Sometimes it's hard to have a loving spirit when dealing with other coaches, board members, parents, fans, etc. Frankly, coaches are an arrogant bunch, boards have personal agenda's and personality conflicts, fans get worked up, etc. So guess what: there's sin at work in Christian organizations. Surprised? Shouldn't be. There are going to be times when it will be bad - like can't sleep, yell at the walls bad. There have been times when I've been incredibly sad, hurt or angry. People I thought I had their support from, who I felt betrayed by. Dark days.
Here are some suggestions:
Don't take it out on your wife. She might even be part of the board or have a support position on the team, so she's going to feel these things too. She may be sensitive and easily upset. Know you wife and be careful how you discuss these situations with her. You may feel that you can just unload, but that may do more damage than good. Be wise about this.
We are told not to hold a grudge and we're told to be wise. If someone offends you, don't keep a list, but be aware of the problems - let that inform your future actions. You'll have people who will treat you badly, then accuse you of not being Christ like - the contradictions will be endless. The goal is to respect them and be aware of what they can be trusted with.
Turn these situations into lessons that you can give to your players. Got some coach who says they don't need anyone to tell them how to coach soccer? Talk to the players about the importance of being teachable. I always have a short message for the players at the start of practice - good time to share the lessons.
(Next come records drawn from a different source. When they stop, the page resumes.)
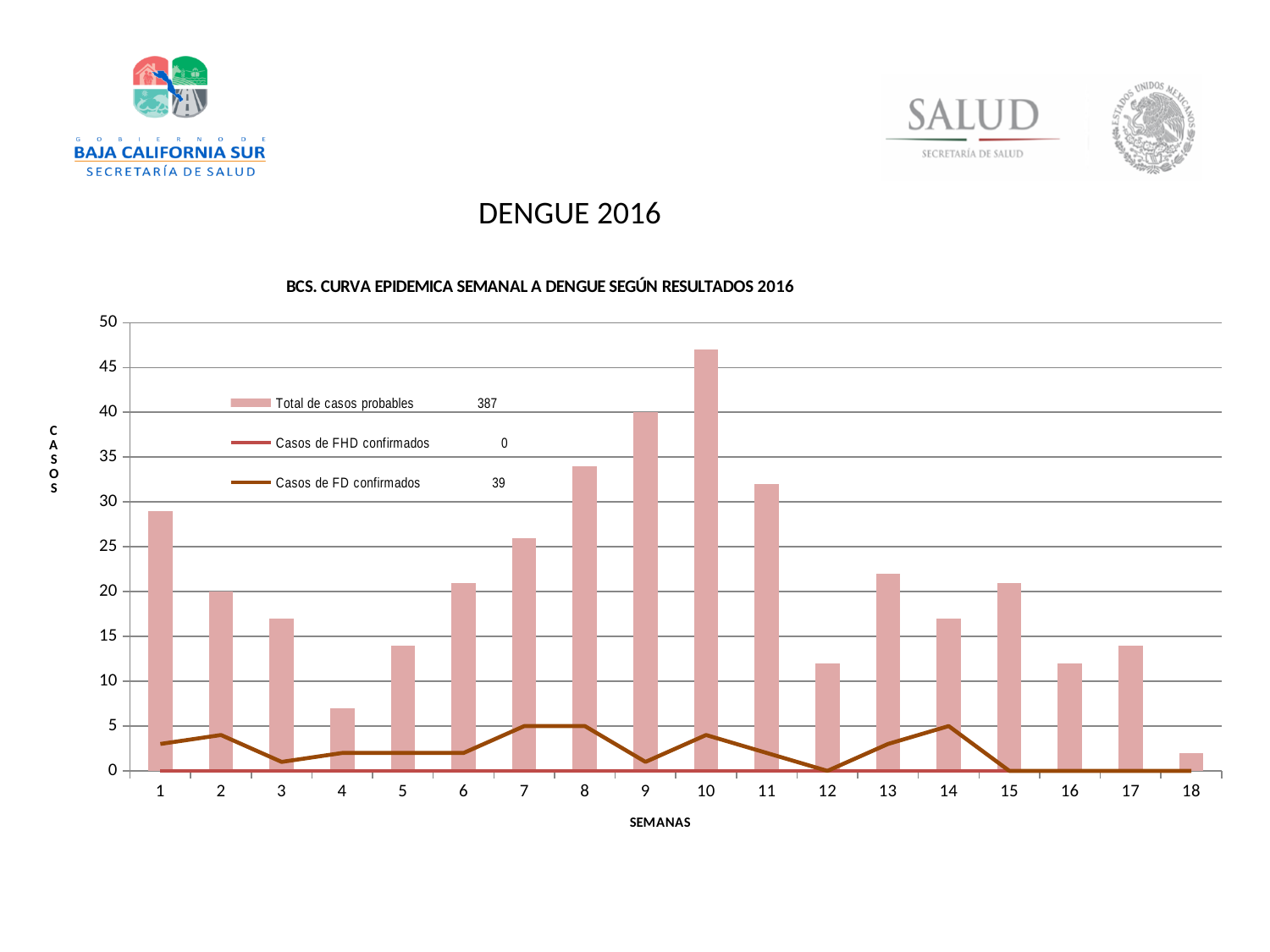
Which week (semana) has the highest bar for 'Total de casos probables'? 10 Which week (semana) has the lowest bar for 'Total de casos probables'? 18 Do the 'Total de casos probables' values rise or fall from week 6 to week 10? rise Is the 'Total de casos probables' value for week 4 greater or less than 10? less What is the total shown in the legend for 'Casos de FD confirmados'? 39 How many series does the legend list? 3 What is the total shown in the legend for 'Casos de FHD confirmados'? 0 Is the 'Total de casos probables' value for week 10 greater or less than 45? greater Is the 'Total de casos probables' value for week 8 greater or less than 30? greater How many weeks (semanas) are shown on the x axis? 18 What is the total shown in the legend for 'Total de casos probables'? 387 Which week has a larger 'Total de casos probables' bar, week 1 or week 2? Week 1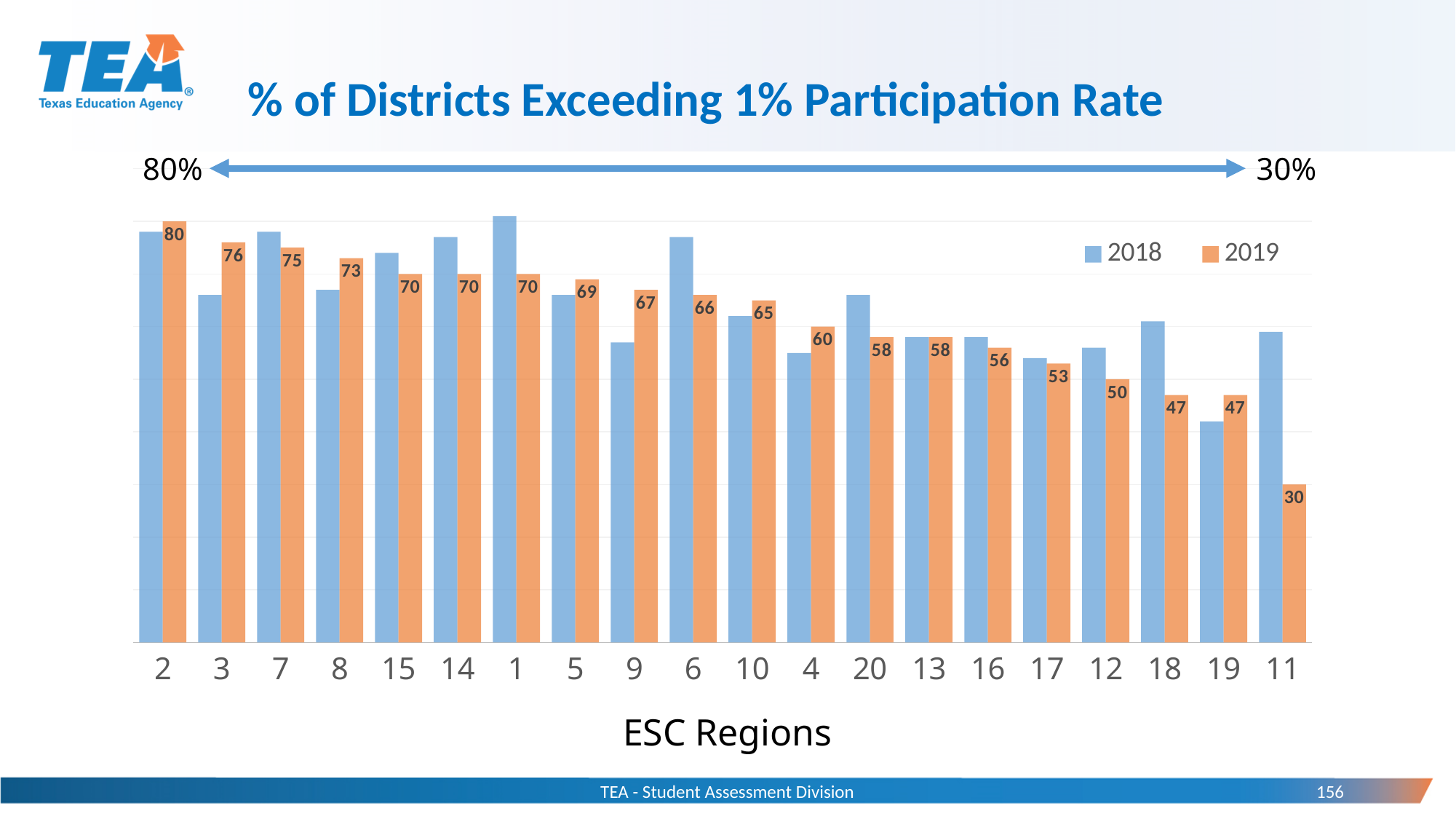
What is the difference between the 2019 values for ESC Region 4 and ESC Region 12? 10 What is the 2019 value for ESC Region 17? 53 For ESC Region 11, which series has the larger value, 2018 or 2019? 2018 What is the 2019 value for ESC Region 11? 30 Do the 2019 values generally rise or fall from left to right along the x axis? fall For ESC Region 9, which series has the larger value, 2018 or 2019? 2019 What is the difference between the 2019 values for ESC Region 2 and ESC Region 11? 50 How many series does the legend list? 2 Which ESC Region has the lowest 2019 value? 11 Which ESC Region has the highest 2019 value? 2 What is the 2019 value for ESC Region 2? 80 How many ESC Regions are shown on the x axis? 20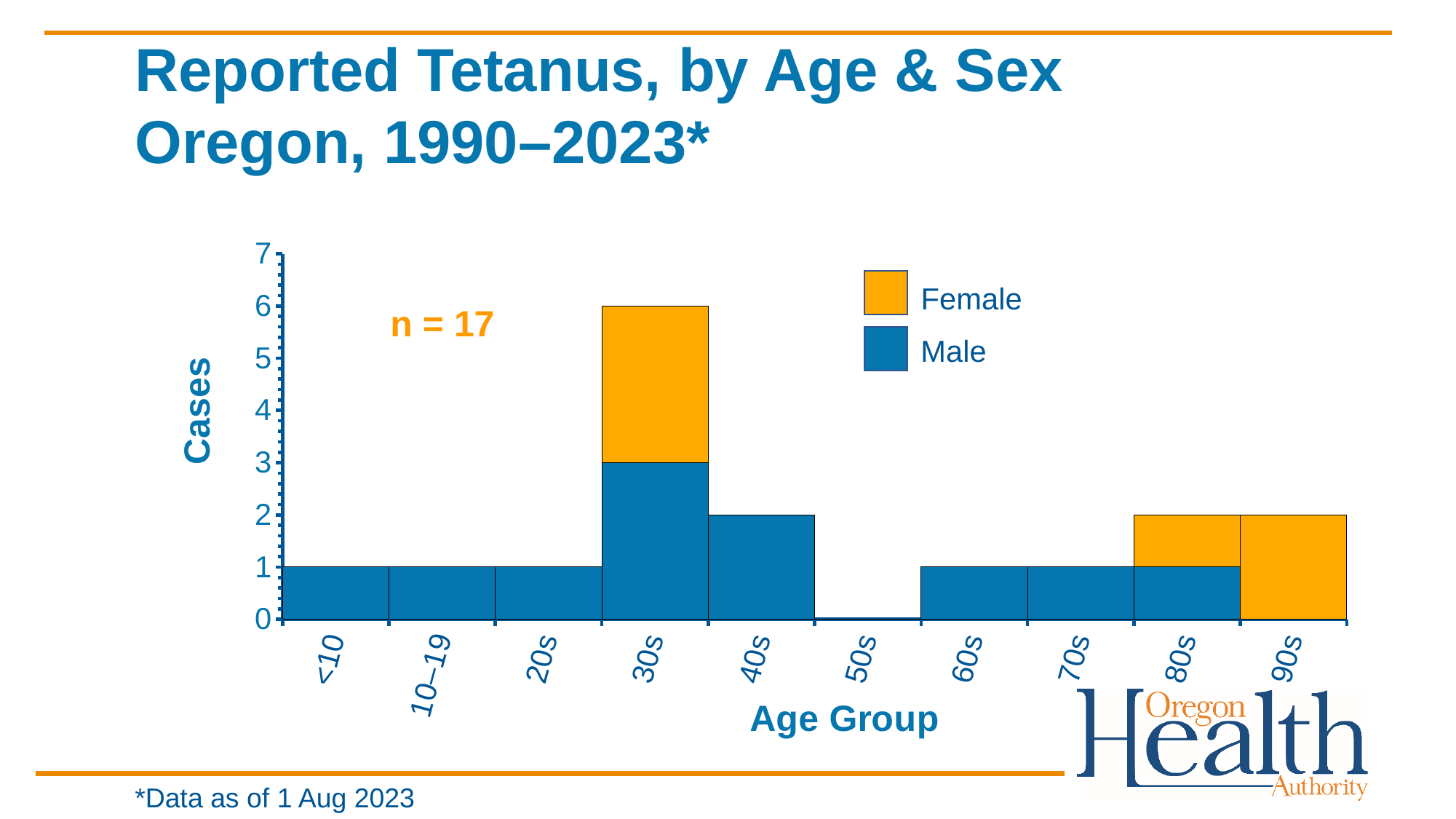
How many Female cases are in the 90s age group? 2 What kind of chart is shown on the slide? stacked bar chart What total sample size (n) is printed on the chart? n = 17 Which has more total cases, the 80s age group or the 70s age group? 80s Which age group has the highest total number of cases? 30s What is the difference between the total cases in the 30s age group and the 40s age group? 4 Which age group has the lowest total number of cases? 50s How many Male cases are in the 30s age group? 3 How many series does the legend list? 2 How many age groups are shown on the x axis? 10 What is the total number of cases for the 30s age group? 6 How many Male cases are in the 40s age group? 2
The players need to know that this isn't just a kid thing: adults will and do behave badly.
Focus on what you can control and are responsible for. Sometimes you'll want to try something out in the program or see a need, then get shot down. If your idea or initiative isn't coaching related, then let it go. This can be hard since what you see may be a real problem or opportunity, but still, need to let it go.
Recognize that the other party may have some growing to do. Out of your hands. God's problem, not yours.
Learn from the situation. Maybe you should have prepped some other folks first on what you were planning on doing - build support individually. Maybe you should have briefed the board chairman first. Maybe a discussion with some parents.
Repent of your own sin. Chances are you've contributed to the problem.
Recognize that there may be a member of your board who has tons of ideas and always seems to be tinkering with the program. Sometimes these personality types can be hard to relate to, but don't shut them down - listen and take time to process. They may have a string of unworkable ideas, but that next idea maybe just what the program needs.
Keep a journal and wrestle with your thoughts there. You may generate some ideas and strategies for later.
So, don't be surprised by conflict and sin. You'll get through it.